## ASSIGNMENT
Starting at the line holding "Kelim Rug - Oriental - 297 x 202 cm - orange" and finishing at the line holding "Sabine Villiard X Vogue Greece", transcribe the material exactly, keeping both ends but no pictures.

## RECORDS FOR THE TASK
===============
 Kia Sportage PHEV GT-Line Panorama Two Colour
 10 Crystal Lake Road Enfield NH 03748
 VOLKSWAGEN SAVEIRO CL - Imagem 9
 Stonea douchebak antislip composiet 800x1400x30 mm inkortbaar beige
===============
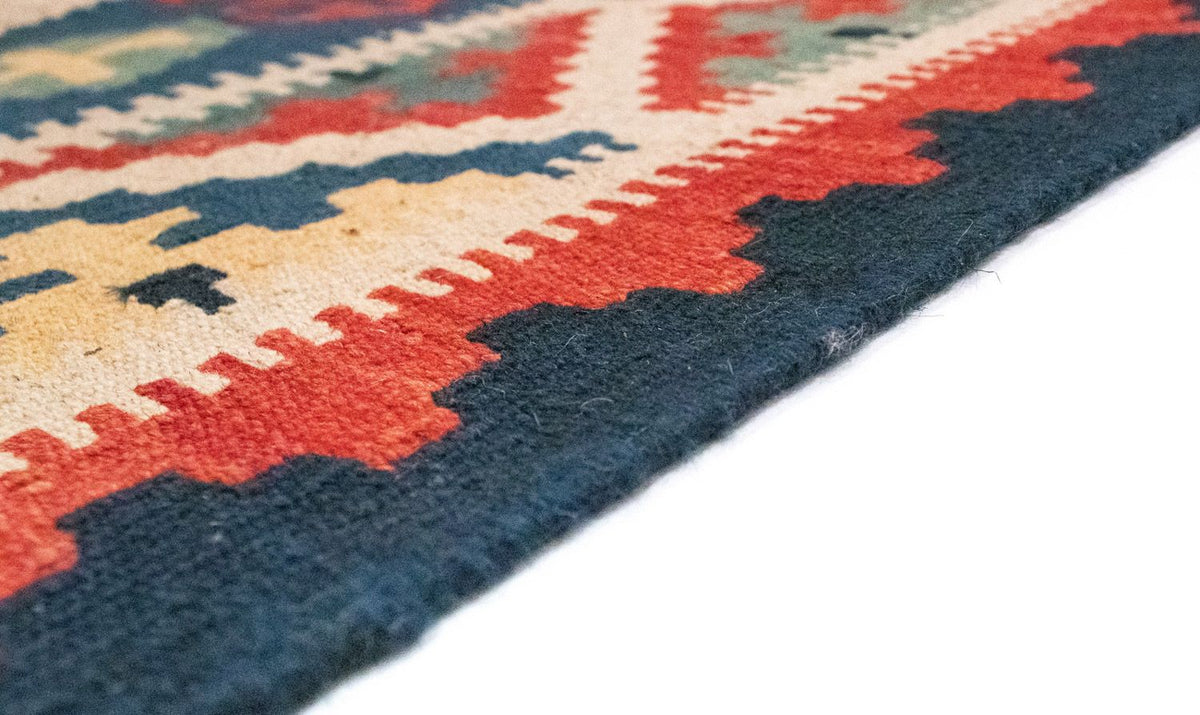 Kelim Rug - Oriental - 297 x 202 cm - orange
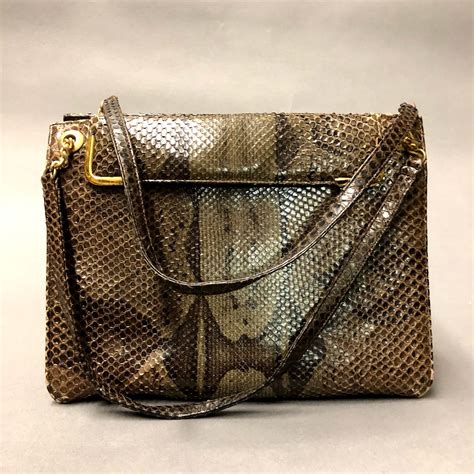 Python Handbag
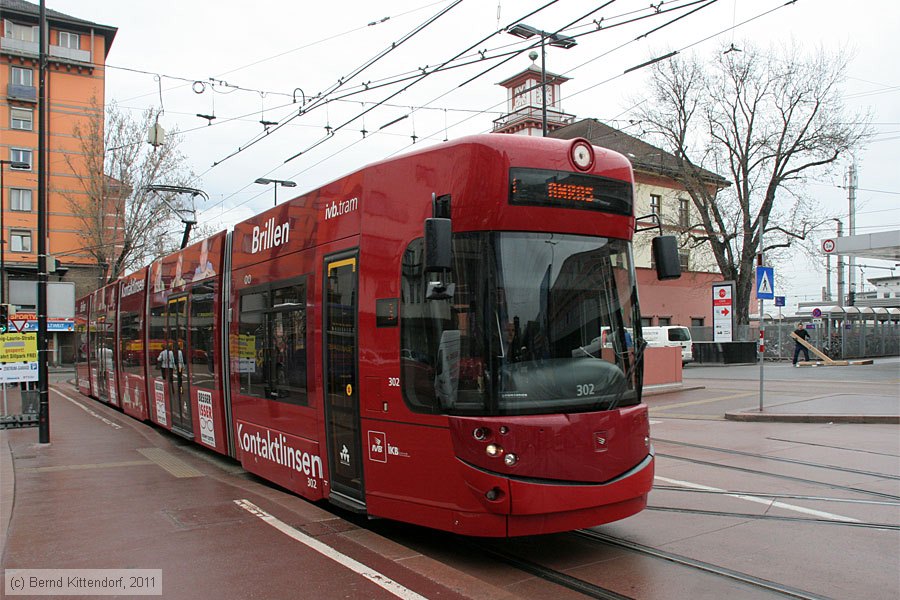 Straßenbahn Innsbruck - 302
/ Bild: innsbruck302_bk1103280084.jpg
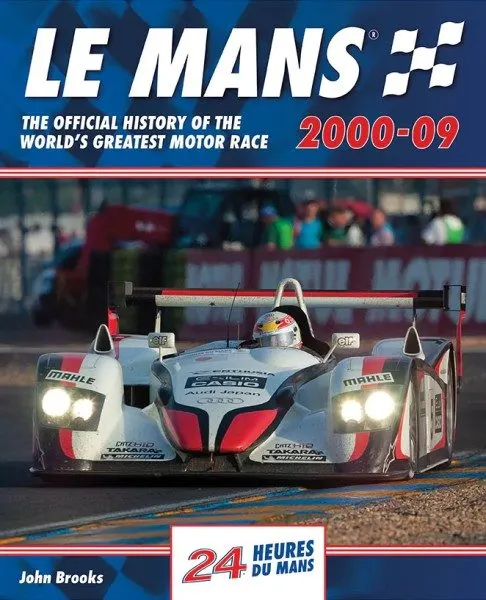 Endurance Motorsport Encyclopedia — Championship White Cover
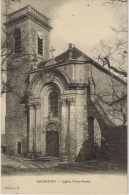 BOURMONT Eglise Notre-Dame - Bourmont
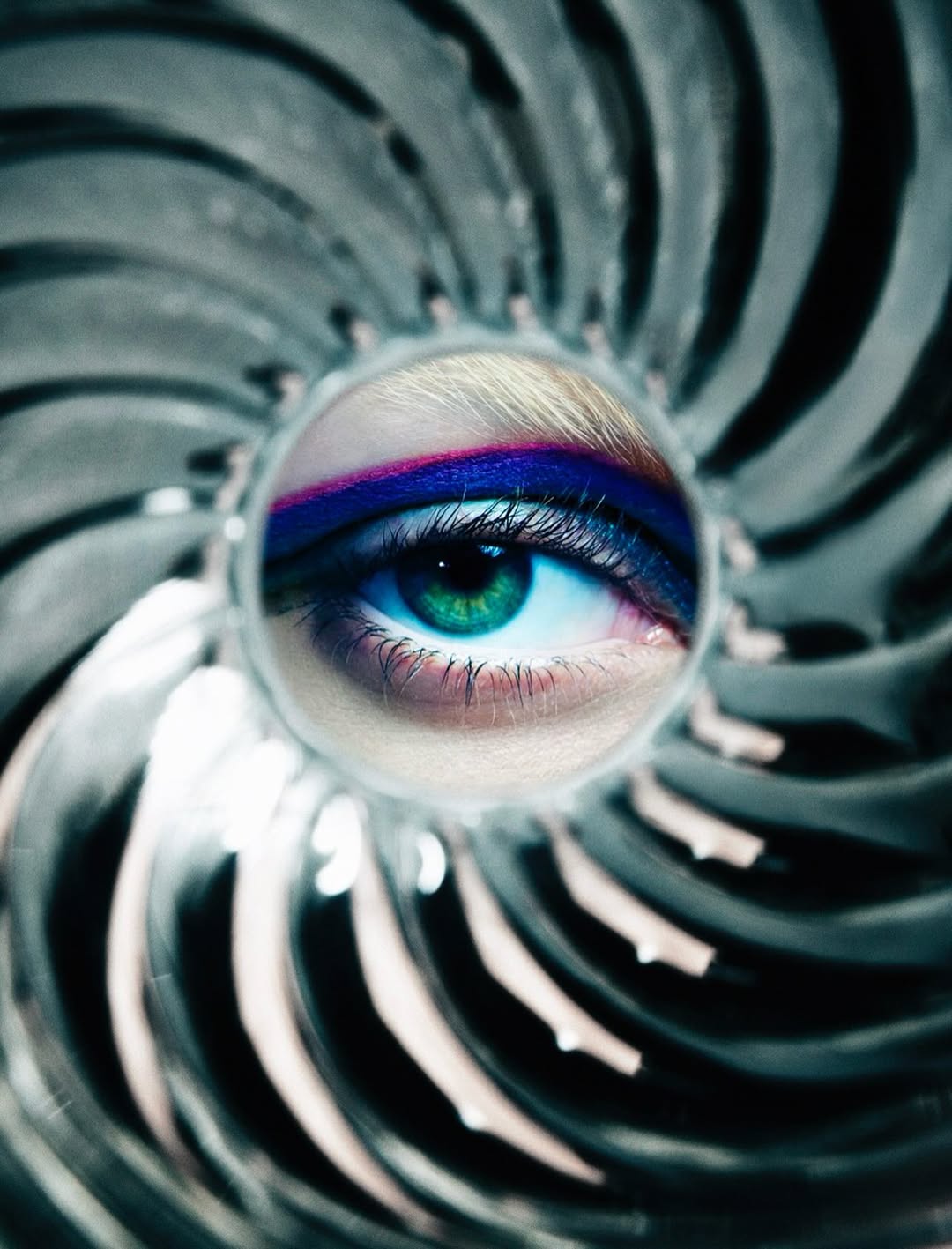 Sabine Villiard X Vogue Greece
===============
## ANSWER BELOW
 Kelim Rug - Oriental - 297 x 202 cm - orange
 Python Handbag
 Straßenbahn Innsbruck - 302
/ Bild: innsbruck302_bk1103280084.jpg
 Endurance Motorsport Encyclopedia — Championship White Cover
 BOURMONT Eglise Notre-Dame - Bourmont
 Sabine Villiard X Vogue Greece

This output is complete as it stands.